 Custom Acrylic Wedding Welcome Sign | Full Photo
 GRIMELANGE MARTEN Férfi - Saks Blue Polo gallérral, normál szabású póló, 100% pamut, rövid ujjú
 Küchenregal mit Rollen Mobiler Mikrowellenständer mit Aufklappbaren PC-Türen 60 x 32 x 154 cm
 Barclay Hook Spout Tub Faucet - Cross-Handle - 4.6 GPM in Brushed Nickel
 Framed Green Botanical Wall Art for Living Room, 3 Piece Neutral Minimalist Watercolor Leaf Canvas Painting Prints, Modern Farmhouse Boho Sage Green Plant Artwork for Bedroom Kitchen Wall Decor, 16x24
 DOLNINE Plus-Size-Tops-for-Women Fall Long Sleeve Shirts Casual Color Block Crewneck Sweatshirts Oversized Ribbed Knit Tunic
--
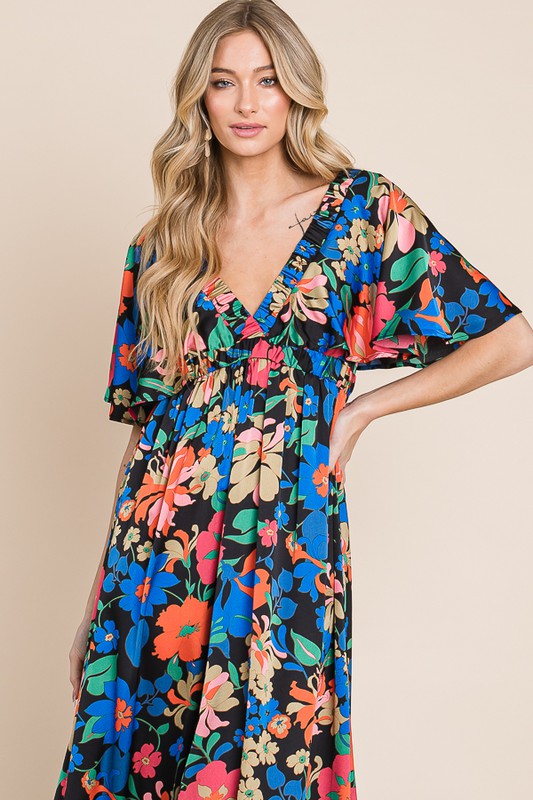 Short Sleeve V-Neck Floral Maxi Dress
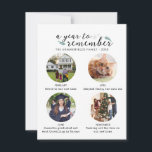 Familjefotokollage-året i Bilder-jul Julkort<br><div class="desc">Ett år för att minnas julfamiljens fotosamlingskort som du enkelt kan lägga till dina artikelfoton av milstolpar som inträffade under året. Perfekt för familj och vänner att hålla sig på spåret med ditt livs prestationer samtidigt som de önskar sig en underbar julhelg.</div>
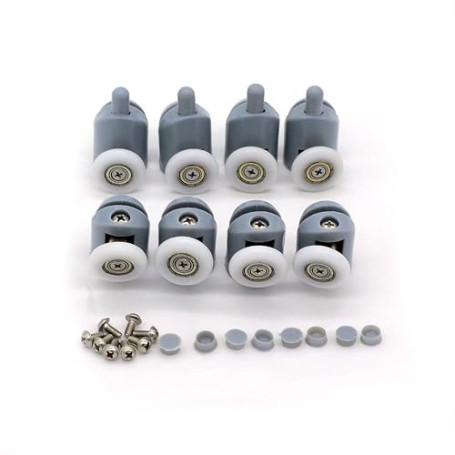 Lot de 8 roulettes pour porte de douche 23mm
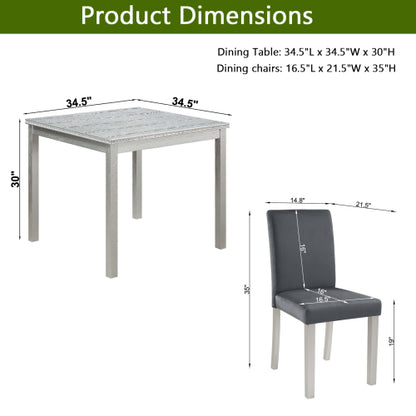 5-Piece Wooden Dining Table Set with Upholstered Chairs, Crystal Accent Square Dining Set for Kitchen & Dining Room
==
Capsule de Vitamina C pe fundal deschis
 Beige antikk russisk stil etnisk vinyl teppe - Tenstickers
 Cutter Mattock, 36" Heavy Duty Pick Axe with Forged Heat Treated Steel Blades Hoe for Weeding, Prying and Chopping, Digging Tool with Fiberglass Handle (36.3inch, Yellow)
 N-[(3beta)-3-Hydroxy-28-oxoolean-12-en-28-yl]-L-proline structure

» Task description
Echo the entries in the stretch from the line containing "Short Sleeve V-Neck Floral Maxi Dress" through the line containing "5-Piece Wooden Dining". Include both of those lines and omit the pictures.

» Written answer
 Short Sleeve V-Neck Floral Maxi Dress
 Familjefotokollage-året i Bilder-jul Julkort<br><div class="desc">Ett år för att minnas julfamiljens fotosamlingskort som du enkelt kan lägga till dina artikelfoton av milstolpar som inträffade under året. Perfekt för familj och vänner att hålla sig på spåret med ditt livs prestationer samtidigt som de önskar sig en underbar julhelg.</div>
 Lot de 8 roulettes pour porte de douche 23mm
 5-Piece Wooden Dining Table Set with Upholstered Chairs, Crystal Accent Square Dining Set for Kitchen & Dining Room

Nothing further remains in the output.